Any globe $$G_{0}(\delta)$$ about 0 contains points at which $$f(x)=1,$$ as well as those at which $$f(x)=-1$$ or $$f(x)=0$$ (take $$x=2 /(n \pi)$$ for large integers $$n )$$; in fact, the graph "oscillates" infinitely many times between $$-1$$ and $$1 .$$ Thus by the same argument as in $$(\mathrm{c}), f$$ has no limit at 0 (not even a left or right limit) and hence is discontinuous at $$0 .$$ No attempt at redefining $$f$$ at 0 can restore even left or right continuity, let alone ordinary continuity, at $$0 .$$

(g) Define $$f : E^{2} \rightarrow E^{1} \mathrm{by}$$

$f(\overline{0})=0 \text{ and } f(\overline{x})=\frac{x_{1} x_{2}}{x_{1}^{2}+x_{2}^{2}} \text{ if } \overline{x}=\left(x_{1}, x_{2}\right) \neq \overline{0}.$

Let $$B$$ be any line in $$E^{2}$$ through $$\overline{0},$$ given parametrically by

$\overline{x}=t \vec{u}, \quad t \in E^{1}, \vec{u} \text{ fixed (see Chapter 3, §§4-6 ),}$

so $$x_{1}=t u_{1}$$ and $$x_{2}=t u_{2} .$$ As is easily seen, for $$\overline{x} \in B, f(\overline{x})=f(\overline{u})$$ (constant) if $$\overline{x} \neq \overline{0} .$$ Hence

$\left(\forall \overline{x} \in B \cap G_{\neg \overline{0}}(\delta)\right) \quad f(\overline{x})=f(\overline{u}),$

i.e., $$\rho(f(\overline{x}), f(\overline{u}))=0<\varepsilon,$$ for any $$\varepsilon>0$$ and any deleted globe about $$\overline{0}$$.

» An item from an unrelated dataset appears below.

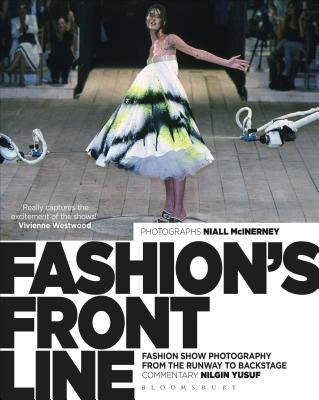 Fashion's Front Line: Fashion Show Photography from the Runway to Backstage by Yusuf, Nilgin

By $$\left(2^{\prime}\right),$$ then, $$f(\overline{x}) \rightarrow f(\overline{u})$$ as $$\overline{x} \rightarrow \overline{0}$$ over the path $$B .$$ Thus $$f$$ has a relative limit $$f(\overline{u})$$ at $$\overline{0},$$ over any line $$\overline{x}=t \overline{u},$$ but this limit is different for various choices of $$\overline{u},$$ i.e., for different lines through $$\overline{0} .$$ No ordinary limit at $$\overline{0}$$ exists (why?); $$f$$ is not even relatively continuous at $$\overline{0}$$ over the line $$\overline{x}=t \vec{u}$$ unless $$f(\overline{u})=0$$ (which is the case only if the line is one of the coordinate axes (why?)).